Validation plan - 16 May 2026

Dataset validation plan

This is the public plan for eventually proving fire detection without hiding behind random frame splits, visible-flame shortcuts, or unmeasured false positives. No validation runs have happened yet.

Evidence base

The plan is grounded in the public FLAME sequence and the current EmberScope mission requirements.
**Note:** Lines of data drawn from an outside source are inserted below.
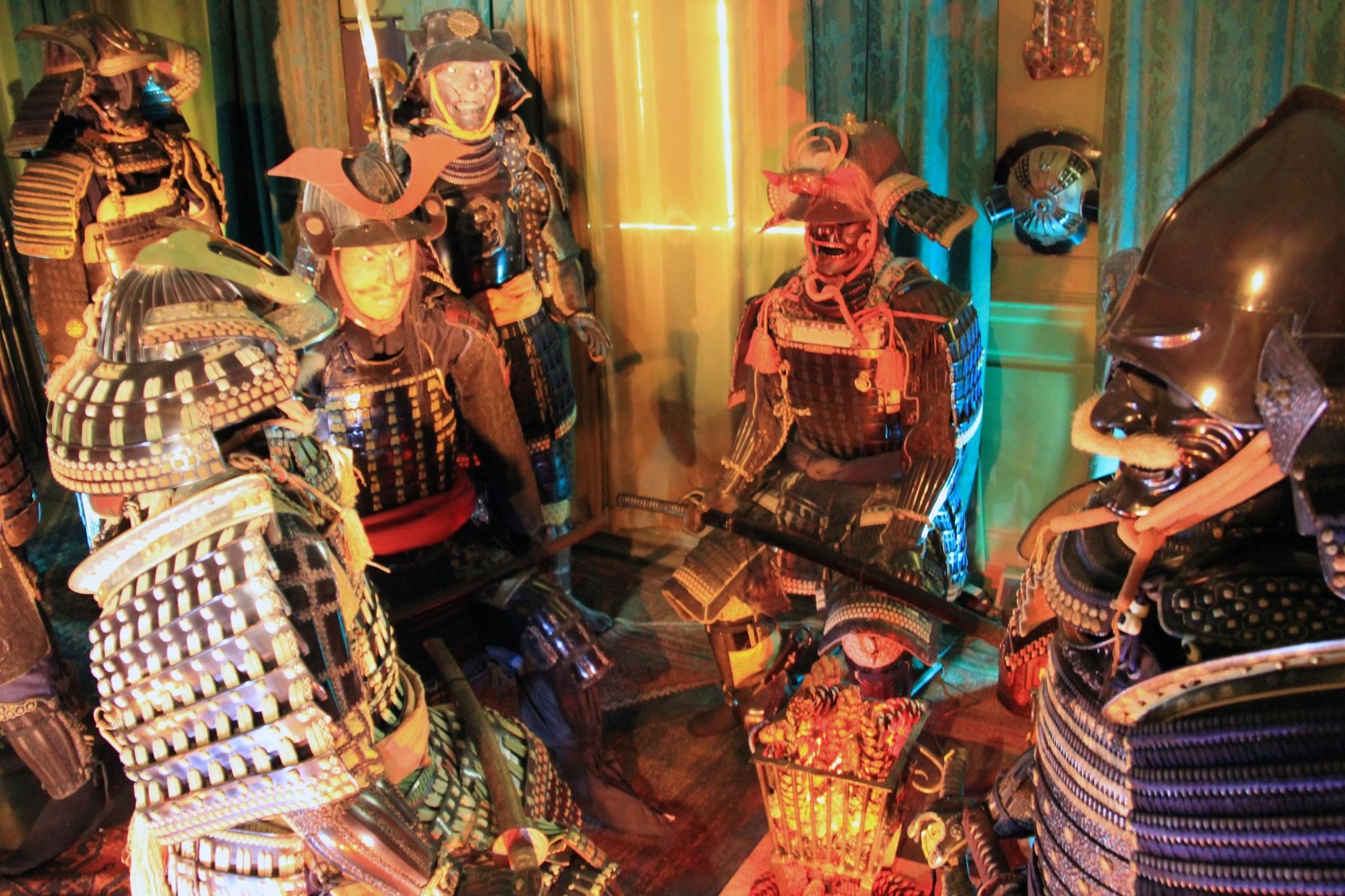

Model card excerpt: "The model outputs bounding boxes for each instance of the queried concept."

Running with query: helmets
[396,8,531,126]
[761,114,977,249]
[41,228,337,494]
[5,11,205,158]
[268,135,466,292]
[1106,86,1342,432]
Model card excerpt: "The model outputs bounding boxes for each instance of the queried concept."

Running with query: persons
[14,5,1345,896]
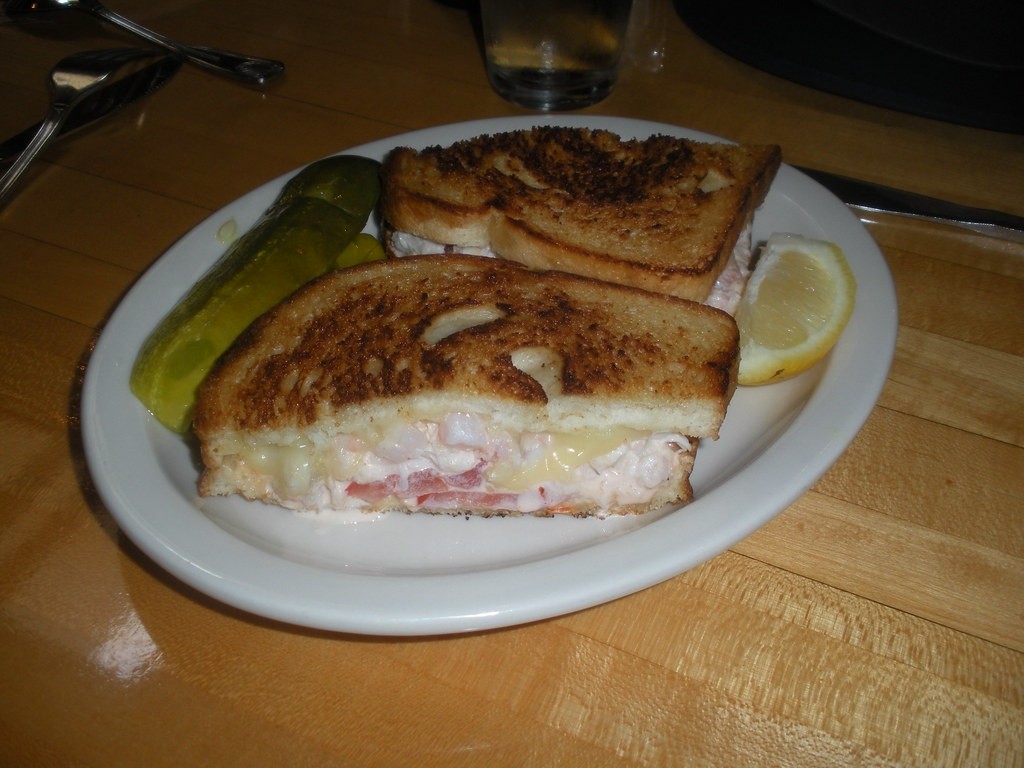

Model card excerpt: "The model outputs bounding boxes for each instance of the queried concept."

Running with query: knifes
[0,53,184,177]
[788,163,1024,242]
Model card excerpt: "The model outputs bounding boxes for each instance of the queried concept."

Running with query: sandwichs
[382,125,782,315]
[195,255,742,518]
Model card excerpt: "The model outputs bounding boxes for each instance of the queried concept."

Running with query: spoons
[0,0,286,84]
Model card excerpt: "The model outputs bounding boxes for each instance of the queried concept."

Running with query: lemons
[735,231,858,385]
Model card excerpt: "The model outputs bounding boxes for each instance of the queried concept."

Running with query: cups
[482,0,634,112]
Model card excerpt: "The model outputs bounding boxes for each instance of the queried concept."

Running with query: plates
[80,116,899,640]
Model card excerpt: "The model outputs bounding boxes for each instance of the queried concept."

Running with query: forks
[0,47,154,202]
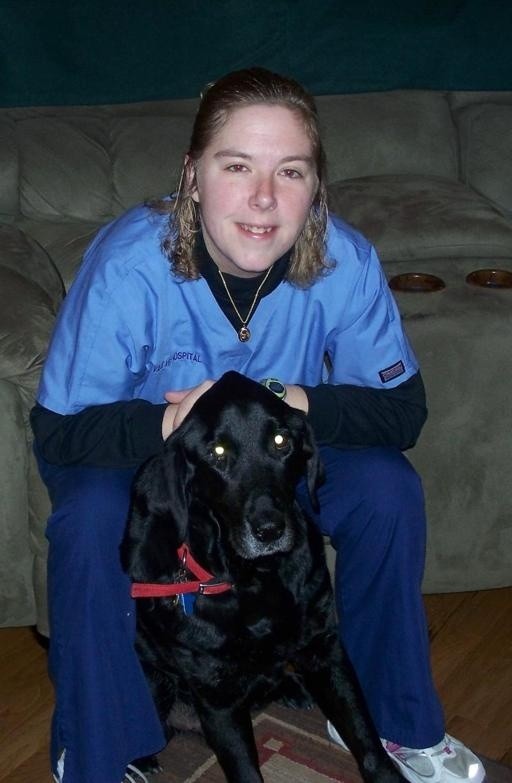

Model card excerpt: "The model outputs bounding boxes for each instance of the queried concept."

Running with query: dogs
[119,368,411,783]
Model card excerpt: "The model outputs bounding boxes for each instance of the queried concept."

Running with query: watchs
[260,376,287,400]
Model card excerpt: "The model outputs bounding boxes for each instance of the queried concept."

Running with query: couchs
[4,84,512,653]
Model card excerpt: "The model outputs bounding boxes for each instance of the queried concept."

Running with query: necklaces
[216,265,274,342]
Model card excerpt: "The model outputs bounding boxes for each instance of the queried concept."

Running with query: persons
[25,64,489,782]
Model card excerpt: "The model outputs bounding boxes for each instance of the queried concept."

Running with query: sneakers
[326,717,486,783]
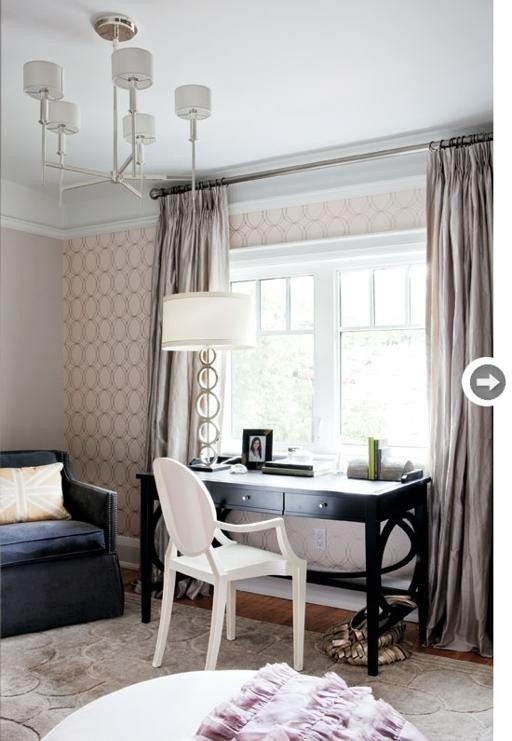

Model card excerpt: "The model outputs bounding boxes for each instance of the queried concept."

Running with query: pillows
[0,463,72,526]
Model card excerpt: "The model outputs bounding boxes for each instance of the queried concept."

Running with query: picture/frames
[241,428,274,471]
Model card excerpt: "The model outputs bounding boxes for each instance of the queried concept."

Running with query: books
[368,436,391,481]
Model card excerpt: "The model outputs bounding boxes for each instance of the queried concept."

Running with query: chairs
[147,457,308,672]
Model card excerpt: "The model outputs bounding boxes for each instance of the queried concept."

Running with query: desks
[136,457,431,677]
[35,671,419,741]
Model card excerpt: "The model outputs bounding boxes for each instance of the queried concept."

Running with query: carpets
[0,591,492,741]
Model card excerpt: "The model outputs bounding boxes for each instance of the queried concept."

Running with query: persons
[248,437,263,461]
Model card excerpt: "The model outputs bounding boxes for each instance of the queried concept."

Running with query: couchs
[0,450,127,639]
FLAME Pile-burn RGB and thermal-palette data with classification, segmentation, and a documented false-positive imbalance warning.
FLAME 2 Side-by-side RGB/IR prescribed-fire frames with expert fire/no-fire and smoke labels plus burn context records.
FLAME 3 Synchronized RGB and radiometric thermal TIFF imagery from multiple prescribed fires, with nadir thermal plots.
Stress tests Dataset choice is tied to small-target radiometry, false-positive rural scenes, and survey operations.

Validation principle

EmberScope should be tested as a radiometric survey payload, not as a generic fire-picture classifier.
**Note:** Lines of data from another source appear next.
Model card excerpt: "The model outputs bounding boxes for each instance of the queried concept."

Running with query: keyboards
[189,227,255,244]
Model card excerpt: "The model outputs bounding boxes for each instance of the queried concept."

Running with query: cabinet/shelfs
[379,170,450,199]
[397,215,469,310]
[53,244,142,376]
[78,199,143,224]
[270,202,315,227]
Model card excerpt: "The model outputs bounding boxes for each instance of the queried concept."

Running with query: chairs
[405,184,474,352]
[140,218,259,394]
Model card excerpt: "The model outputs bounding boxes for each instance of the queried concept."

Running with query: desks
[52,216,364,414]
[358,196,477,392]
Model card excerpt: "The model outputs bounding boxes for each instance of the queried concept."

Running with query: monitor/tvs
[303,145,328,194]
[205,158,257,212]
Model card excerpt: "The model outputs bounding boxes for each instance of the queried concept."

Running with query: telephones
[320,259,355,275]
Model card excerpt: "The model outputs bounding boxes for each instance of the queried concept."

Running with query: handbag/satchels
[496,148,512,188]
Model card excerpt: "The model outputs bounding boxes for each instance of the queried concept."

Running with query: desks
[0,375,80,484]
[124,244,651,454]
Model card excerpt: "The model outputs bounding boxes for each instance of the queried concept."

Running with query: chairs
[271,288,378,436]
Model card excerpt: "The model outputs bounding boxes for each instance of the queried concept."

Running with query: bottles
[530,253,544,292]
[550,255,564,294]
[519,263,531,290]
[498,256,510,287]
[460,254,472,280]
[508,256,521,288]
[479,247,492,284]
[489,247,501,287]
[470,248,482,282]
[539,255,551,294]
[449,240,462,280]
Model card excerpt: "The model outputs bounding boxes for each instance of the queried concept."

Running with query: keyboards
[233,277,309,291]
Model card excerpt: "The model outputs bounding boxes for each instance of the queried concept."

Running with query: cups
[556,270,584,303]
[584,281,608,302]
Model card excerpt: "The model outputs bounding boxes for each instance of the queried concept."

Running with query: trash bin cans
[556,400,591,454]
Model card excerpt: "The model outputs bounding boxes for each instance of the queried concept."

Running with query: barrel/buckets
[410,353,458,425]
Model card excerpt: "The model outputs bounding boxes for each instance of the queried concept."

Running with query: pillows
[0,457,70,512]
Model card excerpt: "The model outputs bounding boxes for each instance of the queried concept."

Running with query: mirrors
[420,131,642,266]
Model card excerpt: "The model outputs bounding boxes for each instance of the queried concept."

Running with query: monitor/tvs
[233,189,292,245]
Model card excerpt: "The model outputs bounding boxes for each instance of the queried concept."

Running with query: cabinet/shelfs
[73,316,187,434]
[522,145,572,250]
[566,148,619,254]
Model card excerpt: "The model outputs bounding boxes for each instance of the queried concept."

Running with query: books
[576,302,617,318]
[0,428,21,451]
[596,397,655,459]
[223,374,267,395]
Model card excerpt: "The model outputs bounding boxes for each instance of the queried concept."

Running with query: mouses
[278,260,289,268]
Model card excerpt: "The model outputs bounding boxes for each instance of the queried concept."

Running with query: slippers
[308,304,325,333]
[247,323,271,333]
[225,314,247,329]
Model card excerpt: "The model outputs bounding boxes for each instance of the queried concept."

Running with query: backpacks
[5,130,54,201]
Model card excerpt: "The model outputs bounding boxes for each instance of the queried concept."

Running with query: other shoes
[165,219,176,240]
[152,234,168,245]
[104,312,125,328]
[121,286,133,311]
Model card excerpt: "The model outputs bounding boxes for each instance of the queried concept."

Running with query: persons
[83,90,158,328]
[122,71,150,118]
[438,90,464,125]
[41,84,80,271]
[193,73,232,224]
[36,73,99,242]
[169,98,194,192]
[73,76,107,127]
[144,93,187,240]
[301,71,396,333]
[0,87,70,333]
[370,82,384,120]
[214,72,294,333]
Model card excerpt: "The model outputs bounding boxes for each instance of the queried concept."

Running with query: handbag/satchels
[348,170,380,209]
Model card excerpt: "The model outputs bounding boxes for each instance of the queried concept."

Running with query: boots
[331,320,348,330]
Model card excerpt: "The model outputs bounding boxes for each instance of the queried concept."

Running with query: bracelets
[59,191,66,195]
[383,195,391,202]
A useful benchmark has to show detection of weak or small hot targets at the drone GSD and dwell time, rejection of rural no-fire clutter, and survival of held-out burns, sites, days, and sensor paths.

The plan keeps RGB-only, thermal-only, RGB/thermal, and RGB/radiometric-TIFF scores separate so visible smoke or flame cues cannot disguise weak thermal performance.

Validation stack

The headline split must hold out burns and backgrounds, not just shuffled frames.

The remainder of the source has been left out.